#### Excerpted text:
[Start of section]

Stephan's Quartet, as featured in 1946's It's a Wonderful Life

Since several of these galaxies are in close enough proximity to interact with each other, they have been frequently studied by astronomers since their discovery in 1877. In 2007, NASA published the following image taken of the Quintet using the orbital Hubble Telescope, in which the orientation of the Quintet is rotated nearly 180 degrees from how it was featured in the classic movie!

Stephan's Quartet, 2007 Hubble Space Telescope Mosaic Image

This image had been the highest quality image taken of these galaxies. Until the orbital Webb telescope focused on the cluster of galaxies as part of its first set of high resolution images. The next image shows much more detail than has ever previously been seen.

Stephan's Quartet, 2022 Webb Space Telescope Image - Image credit: NASA, ESA, CSA, and STScI

Here's how NASA describes the new achievement:

Stephan’s Quintet, a visual grouping of five galaxies, is best known for being prominently featured in the holiday classic film, “It’s a Wonderful Life.” Today, NASA’s James Webb Space Telescope reveals Stephan’s Quintet in a new light. This enormous mosaic is Webb’s largest image to date, covering about one-fifth of the Moon’s diameter. It contains over 150 million pixels and is constructed from almost 1,000 separate image files. The information from Webb provides new insights into how galactic interactions may have driven galaxy evolution in the early universe.

With its powerful, infrared vision and extremely high spatial resolution, Webb shows never-before-seen details in this galaxy group. Sparkling clusters of millions of young stars and starburst regions of fresh star birth grace the image. Sweeping tails of gas, dust and stars are being pulled from several of the galaxies due to gravitational interactions. Most dramatically, Webb captures huge shock waves as one of the galaxies, NGC 7318B, smashes through the cluster.

[End of section]

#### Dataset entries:
[Start of section]

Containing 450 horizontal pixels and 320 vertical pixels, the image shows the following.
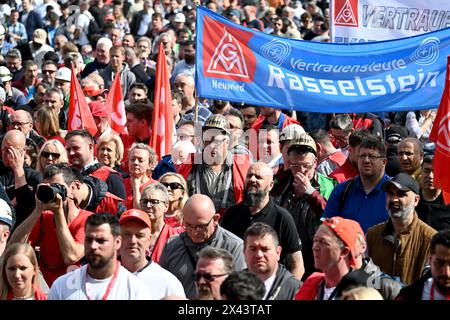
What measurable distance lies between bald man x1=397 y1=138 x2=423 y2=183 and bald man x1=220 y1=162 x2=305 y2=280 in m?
1.92

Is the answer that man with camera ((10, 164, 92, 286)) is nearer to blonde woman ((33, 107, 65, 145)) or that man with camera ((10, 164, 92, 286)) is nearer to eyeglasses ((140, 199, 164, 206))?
eyeglasses ((140, 199, 164, 206))

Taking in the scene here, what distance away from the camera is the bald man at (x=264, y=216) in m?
9.29

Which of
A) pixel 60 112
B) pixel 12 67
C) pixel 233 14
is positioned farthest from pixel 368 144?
pixel 233 14

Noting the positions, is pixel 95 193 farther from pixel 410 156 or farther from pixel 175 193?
pixel 410 156

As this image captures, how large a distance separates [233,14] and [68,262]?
14.2 meters

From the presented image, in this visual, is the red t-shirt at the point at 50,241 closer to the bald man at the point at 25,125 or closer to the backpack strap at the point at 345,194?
the backpack strap at the point at 345,194

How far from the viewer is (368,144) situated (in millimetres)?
9906

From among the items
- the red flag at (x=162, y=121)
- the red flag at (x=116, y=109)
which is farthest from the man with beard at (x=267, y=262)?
the red flag at (x=116, y=109)

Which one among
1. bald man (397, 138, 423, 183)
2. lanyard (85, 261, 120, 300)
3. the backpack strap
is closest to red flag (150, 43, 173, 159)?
bald man (397, 138, 423, 183)

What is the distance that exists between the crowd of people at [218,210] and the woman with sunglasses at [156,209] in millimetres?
11

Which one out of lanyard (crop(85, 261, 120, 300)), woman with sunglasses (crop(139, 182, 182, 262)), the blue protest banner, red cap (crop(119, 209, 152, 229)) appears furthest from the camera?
the blue protest banner

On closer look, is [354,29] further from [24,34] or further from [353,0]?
[24,34]

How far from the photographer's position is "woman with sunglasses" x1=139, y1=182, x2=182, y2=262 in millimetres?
9547

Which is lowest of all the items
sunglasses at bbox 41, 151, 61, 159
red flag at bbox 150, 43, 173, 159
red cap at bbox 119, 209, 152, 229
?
red cap at bbox 119, 209, 152, 229
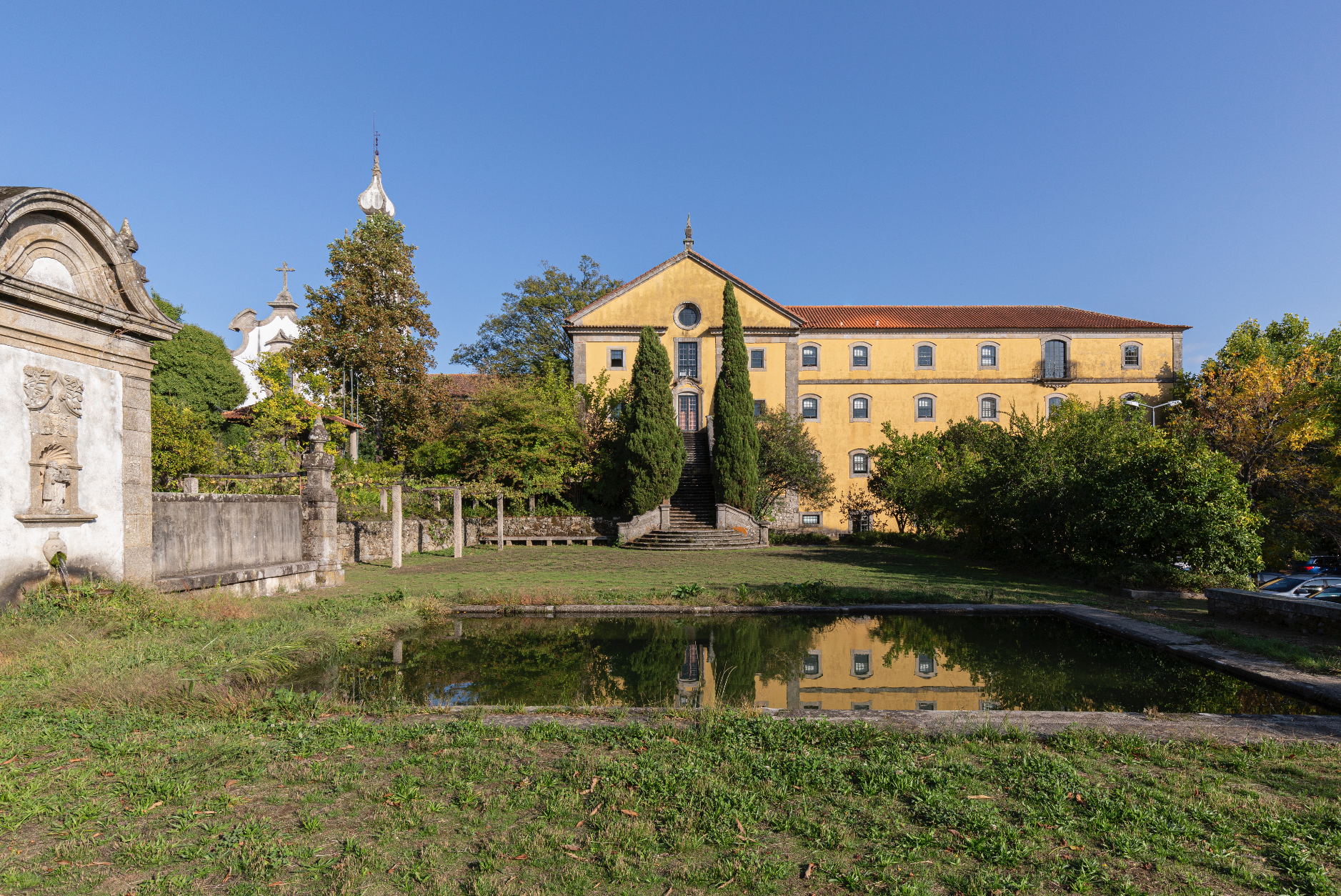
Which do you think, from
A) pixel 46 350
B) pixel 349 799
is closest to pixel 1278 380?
pixel 349 799

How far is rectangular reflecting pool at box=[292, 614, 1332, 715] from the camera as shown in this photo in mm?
6984

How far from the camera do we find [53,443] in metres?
8.56

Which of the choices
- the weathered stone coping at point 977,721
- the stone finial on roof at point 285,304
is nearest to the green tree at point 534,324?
the stone finial on roof at point 285,304

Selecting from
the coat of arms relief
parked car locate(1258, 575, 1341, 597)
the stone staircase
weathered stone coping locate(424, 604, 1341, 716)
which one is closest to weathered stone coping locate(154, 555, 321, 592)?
the coat of arms relief

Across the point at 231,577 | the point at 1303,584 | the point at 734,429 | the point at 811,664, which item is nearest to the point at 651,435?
the point at 734,429

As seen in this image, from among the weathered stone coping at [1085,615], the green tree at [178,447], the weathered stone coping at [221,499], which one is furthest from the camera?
the green tree at [178,447]

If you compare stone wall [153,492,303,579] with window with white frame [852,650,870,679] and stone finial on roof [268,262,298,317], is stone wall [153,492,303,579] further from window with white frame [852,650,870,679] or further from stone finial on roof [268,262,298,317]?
stone finial on roof [268,262,298,317]

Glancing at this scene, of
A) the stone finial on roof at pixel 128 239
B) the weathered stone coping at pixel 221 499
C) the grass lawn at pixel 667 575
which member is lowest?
the grass lawn at pixel 667 575

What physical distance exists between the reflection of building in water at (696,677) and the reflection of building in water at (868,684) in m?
0.53

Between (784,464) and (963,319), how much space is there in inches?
613

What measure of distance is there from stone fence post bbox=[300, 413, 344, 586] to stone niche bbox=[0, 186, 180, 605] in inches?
158

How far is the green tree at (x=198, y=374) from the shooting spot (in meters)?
36.8

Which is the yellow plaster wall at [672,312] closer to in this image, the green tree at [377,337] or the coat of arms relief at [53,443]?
the green tree at [377,337]

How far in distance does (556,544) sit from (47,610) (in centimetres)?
1785
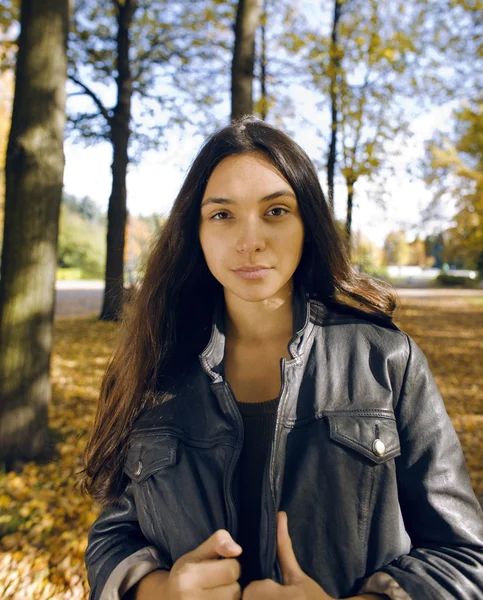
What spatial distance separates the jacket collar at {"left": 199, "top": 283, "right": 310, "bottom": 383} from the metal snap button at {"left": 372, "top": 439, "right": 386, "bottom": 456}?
0.98ft

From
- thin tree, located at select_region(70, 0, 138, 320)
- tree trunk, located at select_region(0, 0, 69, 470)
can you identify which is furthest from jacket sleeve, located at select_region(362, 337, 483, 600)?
thin tree, located at select_region(70, 0, 138, 320)

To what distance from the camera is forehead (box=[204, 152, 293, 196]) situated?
1.39 metres

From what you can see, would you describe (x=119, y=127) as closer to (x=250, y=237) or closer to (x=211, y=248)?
(x=211, y=248)

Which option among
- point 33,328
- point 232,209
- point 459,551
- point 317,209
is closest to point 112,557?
point 459,551

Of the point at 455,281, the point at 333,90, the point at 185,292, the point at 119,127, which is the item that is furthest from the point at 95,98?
the point at 455,281

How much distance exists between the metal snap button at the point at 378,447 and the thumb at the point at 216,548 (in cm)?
40

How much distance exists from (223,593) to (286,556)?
0.55 ft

[End of section]

#### Problems to work on:
[A] Answer these questions using the excerpt on Stephan's Quintet:
(i) In what year were the galaxies discovered?
(ii) How many pixels does Webb's mosaic contain?
(iii) Which galaxy does Webb capture smashing through the cluster?
[B] Summarize the excerpt on Stephan's Quintet in two sentences.

#### Answers for the tasks:
[A]
(i) 1877
(ii) Over 150 million
(iii) NGC 7318B

[B] Stephan's Quintet, a visual grouping of five galaxies known for appearing in "It's a Wonderful Life," has been studied often because several of its galaxies are close enough to interact, and a 2007 Hubble image of it was later surpassed by one from the Webb telescope. NASA describes the Webb mosaic as its largest image to date, showing never-before-seen details such as clusters of young stars, tails of gas, dust and stars pulled by gravitational interactions, and huge shock waves.